Según un editorial de “El Mundo”, la ponencia constituye un insólito paso adelante el la convalidación de la más ostentosa arbitrariedad del poder vista en España. Para avalar la Ley, ha decidido eludir el motivo real del Gobierno en el borrado de los delitos del ”procès”, abriendo así una vía de absoluto riesgo para el Estado de Derecho y de quiebra de la más básica moral pública. Al negarse entrar en las intenciones del legislador y atenerse tan solo a la disparatada exposición de motivos de la Ley, el TC se ha inhibido de una de sus principales funciones, cuál es la de controlar una eventual arbitrariedad por parte del poder. Sánchez impulsó una amnistía, que días antes de las elecciones del 23 de julio de 2023: calificaba de inconstitucional, a cambio de los 7 votos de JxC que necesitaba para su investidura, siguiendo el principio maquiavélico de que el fin justifica los medios. La ponente ha renunciado al análisis material de la Ley para centrarse en lo meramente formal -el encauzamiento del “conflicto” político catalán-, y ha asumido de forma acrítica todo el marco discursivo del Gobierno -que es el del nacionalismo-, con una argumentación intelectual y jurídicamente endeble. La prohibición de la arbitrariedad no es un capricho, sino un elemento nuclear de la CE. Si el árbitro constitucional español decide darle la espalda, corresponderá al TJUE defender ese núcleo gordiano de los tratados de la UE.

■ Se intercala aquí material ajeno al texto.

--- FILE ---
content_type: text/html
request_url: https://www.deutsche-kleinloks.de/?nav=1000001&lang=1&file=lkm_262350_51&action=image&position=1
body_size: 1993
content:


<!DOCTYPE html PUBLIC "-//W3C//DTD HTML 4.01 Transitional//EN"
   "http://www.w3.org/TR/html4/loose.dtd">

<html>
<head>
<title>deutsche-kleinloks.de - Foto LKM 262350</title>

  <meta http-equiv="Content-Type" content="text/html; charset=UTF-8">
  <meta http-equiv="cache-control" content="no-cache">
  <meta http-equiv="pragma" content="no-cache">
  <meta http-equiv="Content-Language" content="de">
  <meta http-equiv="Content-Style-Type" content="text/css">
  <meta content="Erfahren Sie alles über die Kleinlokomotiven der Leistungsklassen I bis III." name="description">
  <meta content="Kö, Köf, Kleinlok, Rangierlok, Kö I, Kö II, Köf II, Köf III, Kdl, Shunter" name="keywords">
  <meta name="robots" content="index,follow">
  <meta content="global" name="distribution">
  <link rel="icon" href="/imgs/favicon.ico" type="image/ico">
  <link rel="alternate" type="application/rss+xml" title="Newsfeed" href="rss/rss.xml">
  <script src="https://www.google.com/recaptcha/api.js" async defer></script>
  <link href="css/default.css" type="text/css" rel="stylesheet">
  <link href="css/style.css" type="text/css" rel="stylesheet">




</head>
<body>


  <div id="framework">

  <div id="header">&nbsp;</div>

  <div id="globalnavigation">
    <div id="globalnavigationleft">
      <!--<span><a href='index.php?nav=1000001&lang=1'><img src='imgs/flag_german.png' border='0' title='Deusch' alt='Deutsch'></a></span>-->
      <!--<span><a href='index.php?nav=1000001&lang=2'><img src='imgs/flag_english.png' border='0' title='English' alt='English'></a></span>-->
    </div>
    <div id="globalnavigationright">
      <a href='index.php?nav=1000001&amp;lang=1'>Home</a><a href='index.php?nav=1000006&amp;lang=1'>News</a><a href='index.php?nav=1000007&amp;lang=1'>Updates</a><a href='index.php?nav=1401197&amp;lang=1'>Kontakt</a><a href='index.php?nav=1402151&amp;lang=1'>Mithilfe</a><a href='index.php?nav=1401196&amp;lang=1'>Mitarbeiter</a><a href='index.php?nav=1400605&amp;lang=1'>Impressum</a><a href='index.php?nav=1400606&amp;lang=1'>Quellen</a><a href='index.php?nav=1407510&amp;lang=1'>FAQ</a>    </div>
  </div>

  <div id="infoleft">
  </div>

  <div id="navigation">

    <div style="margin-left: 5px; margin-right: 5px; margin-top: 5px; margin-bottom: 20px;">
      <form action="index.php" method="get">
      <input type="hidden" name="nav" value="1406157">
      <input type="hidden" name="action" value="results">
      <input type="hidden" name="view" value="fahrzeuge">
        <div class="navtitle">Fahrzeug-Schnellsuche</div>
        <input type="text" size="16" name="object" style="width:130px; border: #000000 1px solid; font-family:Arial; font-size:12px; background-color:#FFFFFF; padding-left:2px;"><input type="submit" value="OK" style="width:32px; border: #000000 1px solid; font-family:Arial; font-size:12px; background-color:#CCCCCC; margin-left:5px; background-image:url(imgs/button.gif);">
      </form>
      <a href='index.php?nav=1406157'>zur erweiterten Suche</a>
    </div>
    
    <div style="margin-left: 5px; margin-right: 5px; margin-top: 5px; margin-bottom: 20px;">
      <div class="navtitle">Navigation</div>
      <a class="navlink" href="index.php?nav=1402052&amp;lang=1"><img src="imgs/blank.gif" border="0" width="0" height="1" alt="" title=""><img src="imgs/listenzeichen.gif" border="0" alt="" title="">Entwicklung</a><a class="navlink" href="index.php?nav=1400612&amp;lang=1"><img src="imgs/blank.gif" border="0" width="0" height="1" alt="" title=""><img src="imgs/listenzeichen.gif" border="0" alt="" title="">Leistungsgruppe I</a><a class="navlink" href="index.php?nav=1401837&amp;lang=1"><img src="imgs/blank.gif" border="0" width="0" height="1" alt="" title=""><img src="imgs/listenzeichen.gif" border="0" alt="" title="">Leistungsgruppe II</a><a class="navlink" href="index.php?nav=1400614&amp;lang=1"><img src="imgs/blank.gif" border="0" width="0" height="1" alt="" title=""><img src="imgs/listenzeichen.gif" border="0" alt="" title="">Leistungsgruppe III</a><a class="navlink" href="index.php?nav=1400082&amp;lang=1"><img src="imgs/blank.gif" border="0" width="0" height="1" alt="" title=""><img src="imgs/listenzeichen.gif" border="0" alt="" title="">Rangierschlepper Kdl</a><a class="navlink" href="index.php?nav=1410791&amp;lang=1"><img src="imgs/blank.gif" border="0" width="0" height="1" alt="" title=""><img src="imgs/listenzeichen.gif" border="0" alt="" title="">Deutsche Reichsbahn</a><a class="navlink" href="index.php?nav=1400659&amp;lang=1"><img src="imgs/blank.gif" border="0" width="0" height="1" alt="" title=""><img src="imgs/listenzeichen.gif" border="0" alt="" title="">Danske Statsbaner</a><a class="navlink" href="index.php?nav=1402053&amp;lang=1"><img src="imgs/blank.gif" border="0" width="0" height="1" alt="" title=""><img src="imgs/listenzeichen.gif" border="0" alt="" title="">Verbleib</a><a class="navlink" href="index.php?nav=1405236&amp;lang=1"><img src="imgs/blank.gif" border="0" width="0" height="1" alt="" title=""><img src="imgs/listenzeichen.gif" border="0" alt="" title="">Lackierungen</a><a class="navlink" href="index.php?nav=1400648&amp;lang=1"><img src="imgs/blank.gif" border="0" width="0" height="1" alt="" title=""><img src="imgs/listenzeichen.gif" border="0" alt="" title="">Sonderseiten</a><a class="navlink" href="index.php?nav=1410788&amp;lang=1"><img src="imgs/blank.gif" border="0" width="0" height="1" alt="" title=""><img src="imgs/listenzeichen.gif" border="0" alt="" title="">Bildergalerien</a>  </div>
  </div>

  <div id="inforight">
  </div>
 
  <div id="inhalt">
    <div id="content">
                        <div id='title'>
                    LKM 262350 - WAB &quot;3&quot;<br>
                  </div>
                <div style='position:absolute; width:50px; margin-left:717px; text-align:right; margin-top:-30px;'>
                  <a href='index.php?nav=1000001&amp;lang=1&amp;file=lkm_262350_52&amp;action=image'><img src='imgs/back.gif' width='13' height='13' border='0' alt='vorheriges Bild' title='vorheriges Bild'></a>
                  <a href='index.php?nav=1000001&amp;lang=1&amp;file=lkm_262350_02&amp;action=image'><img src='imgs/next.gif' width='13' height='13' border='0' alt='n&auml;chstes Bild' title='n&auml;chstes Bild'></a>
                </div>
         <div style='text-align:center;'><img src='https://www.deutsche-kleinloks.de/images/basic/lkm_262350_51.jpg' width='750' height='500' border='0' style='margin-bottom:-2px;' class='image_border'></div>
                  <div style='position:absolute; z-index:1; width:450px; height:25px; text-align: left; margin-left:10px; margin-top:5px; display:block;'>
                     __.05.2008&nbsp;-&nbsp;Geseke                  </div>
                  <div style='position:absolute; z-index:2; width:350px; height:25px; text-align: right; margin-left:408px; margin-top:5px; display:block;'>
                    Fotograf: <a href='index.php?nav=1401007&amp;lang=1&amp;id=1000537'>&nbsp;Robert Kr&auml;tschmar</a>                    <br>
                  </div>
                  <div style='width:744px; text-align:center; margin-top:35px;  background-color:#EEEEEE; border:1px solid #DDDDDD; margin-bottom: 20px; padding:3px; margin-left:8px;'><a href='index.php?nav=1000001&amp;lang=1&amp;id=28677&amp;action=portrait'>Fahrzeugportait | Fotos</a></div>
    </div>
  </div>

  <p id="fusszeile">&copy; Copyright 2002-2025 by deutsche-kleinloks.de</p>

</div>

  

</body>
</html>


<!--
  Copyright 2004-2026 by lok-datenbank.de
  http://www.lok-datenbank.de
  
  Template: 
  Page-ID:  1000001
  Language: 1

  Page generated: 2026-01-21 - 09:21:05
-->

Como ha señalado su director, Joaquín Manso, “la amnistía no solo consuma un pacto de impunidad con quienes intentaron quebrar el orden constitucional, sino que consagra la arbitrariedad como forma de gobierno, impone la victoria jactanciosa de la mentira y el cinismo como principios rectores de nuestra vida pública, y concede vía libre a una mutación confederal que despliegue el proyecto plurinacional insolidario que conviene a la concepción oportunista del poder de Pedro Sánchez”.